◆ **TO DO**: With every picture left out, give the data below back exactly.

---------- DATA SUPPLIED

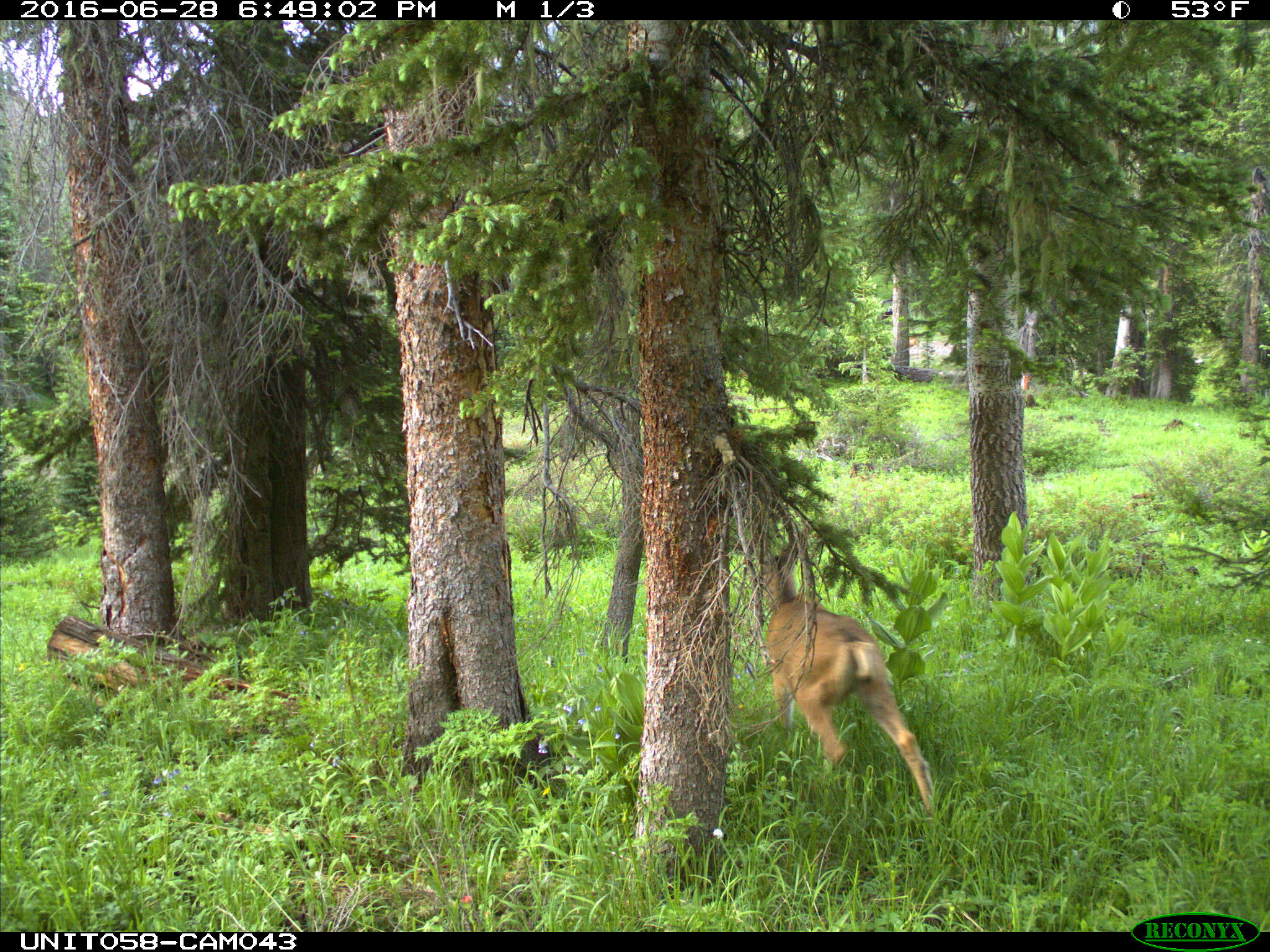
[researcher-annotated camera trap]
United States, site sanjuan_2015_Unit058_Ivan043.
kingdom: Animalia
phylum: Chordata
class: Mammalia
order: Artiodactyla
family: Cervidae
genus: Odocoileus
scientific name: Odocoileus hemionus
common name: mule deer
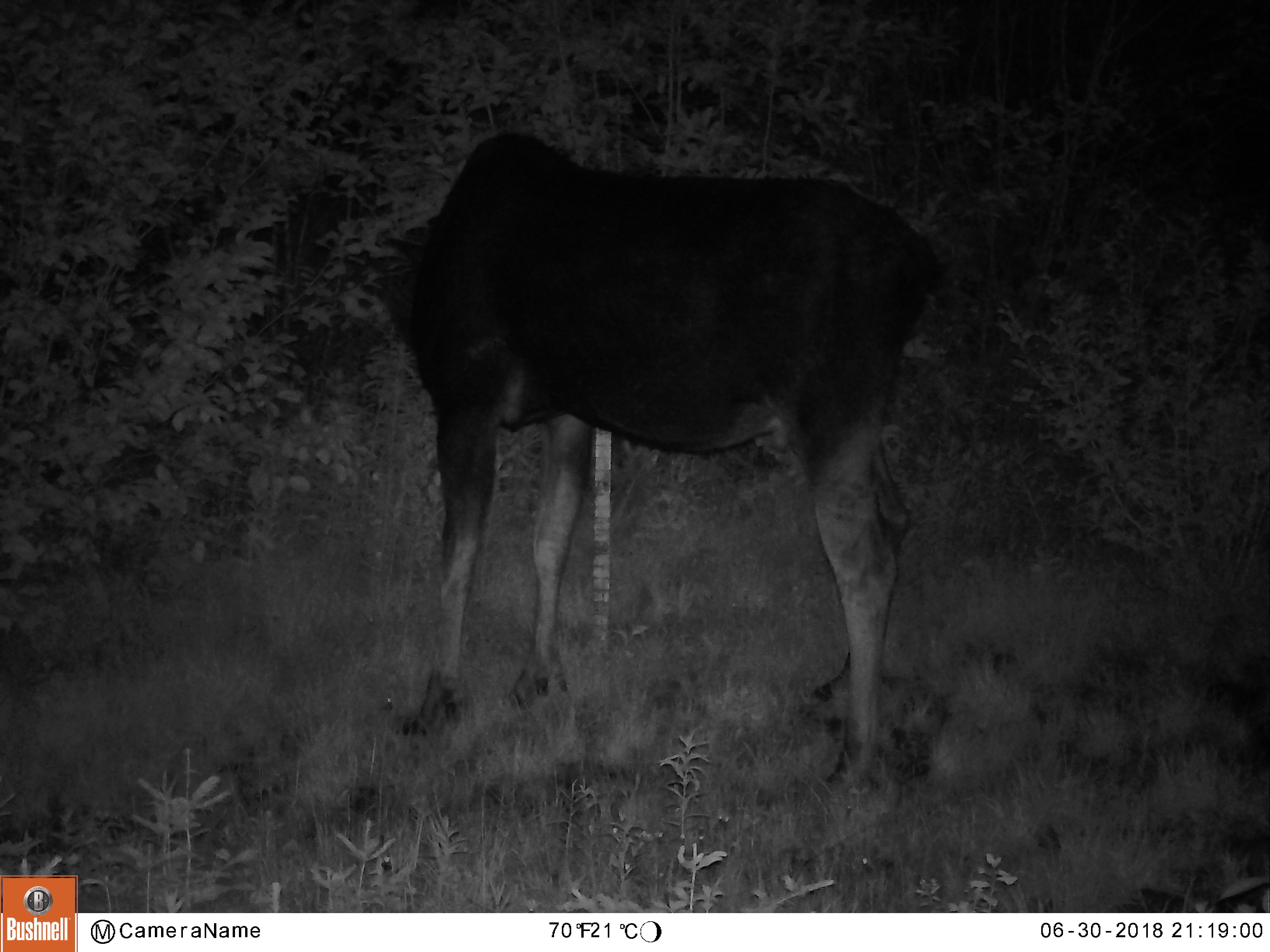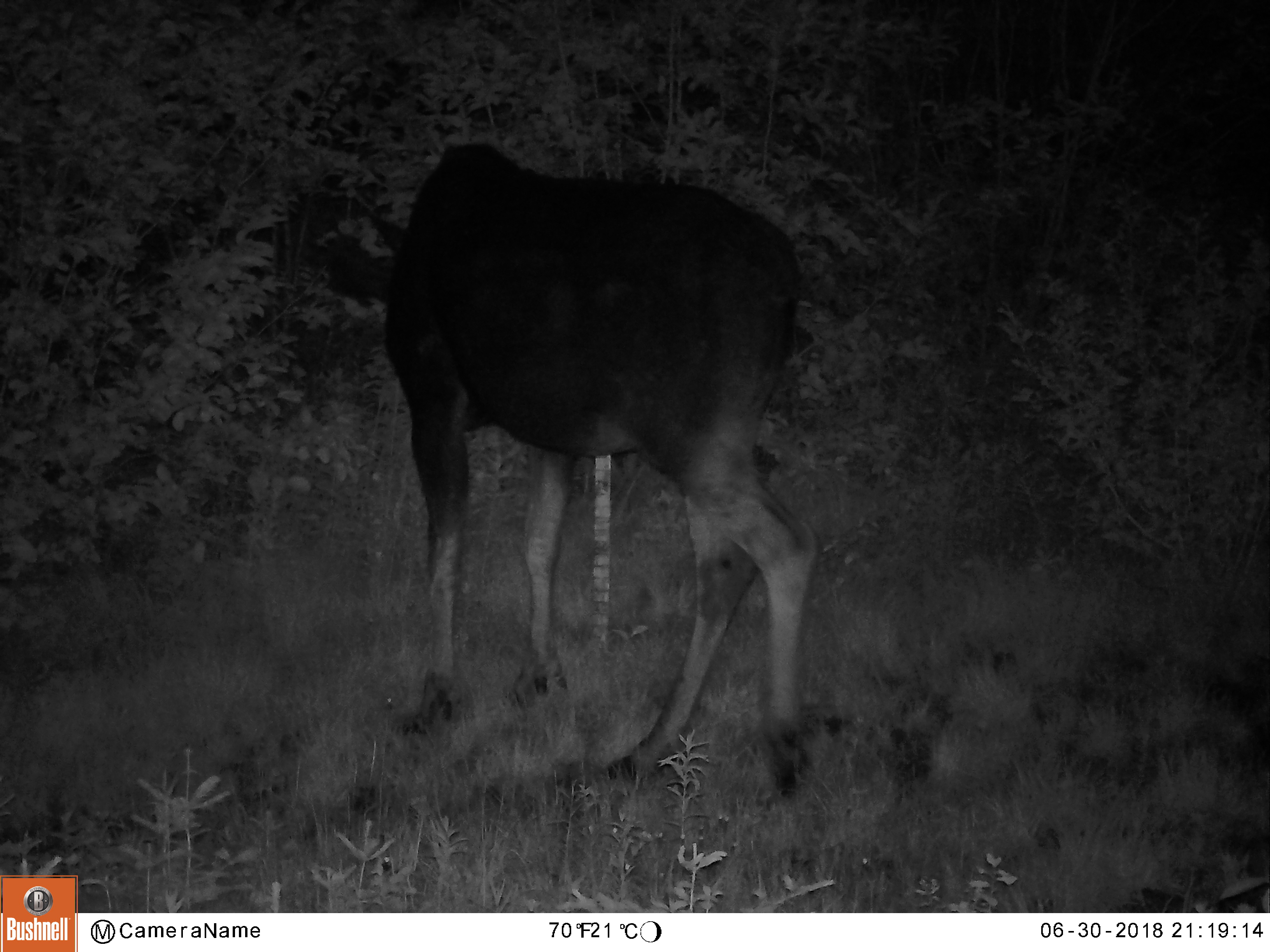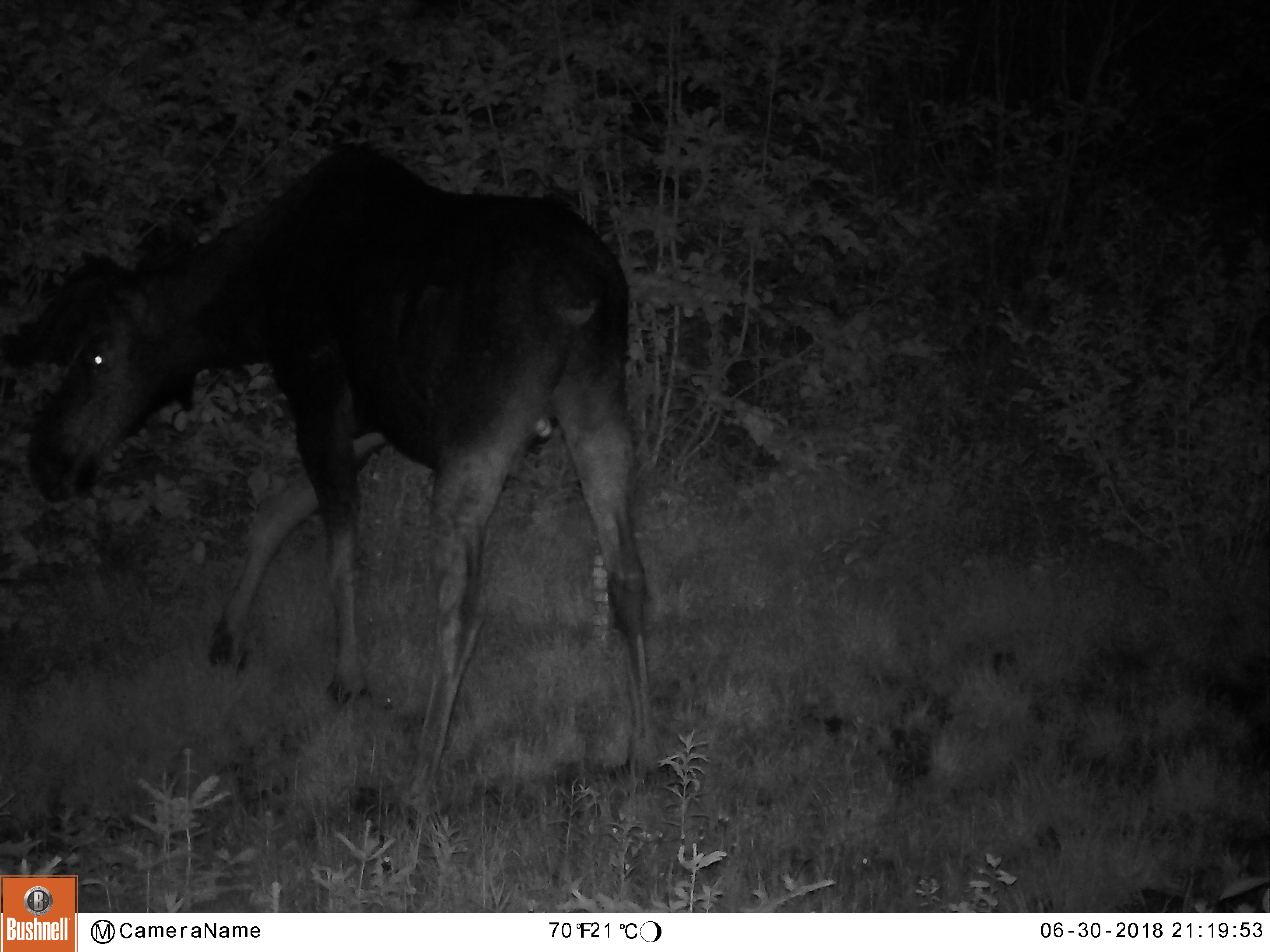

--------------------

◆ **ANSWER TO THE PROBLEM**:
[researcher-annotated camera trap]
United States, site sanjuan_2015_Unit058_Ivan043.
kingdom: Animalia
phylum: Chordata
class: Mammalia
order: Artiodactyla
family: Cervidae
genus: Odocoileus
scientific name: Odocoileus hemionus
common name: mule deer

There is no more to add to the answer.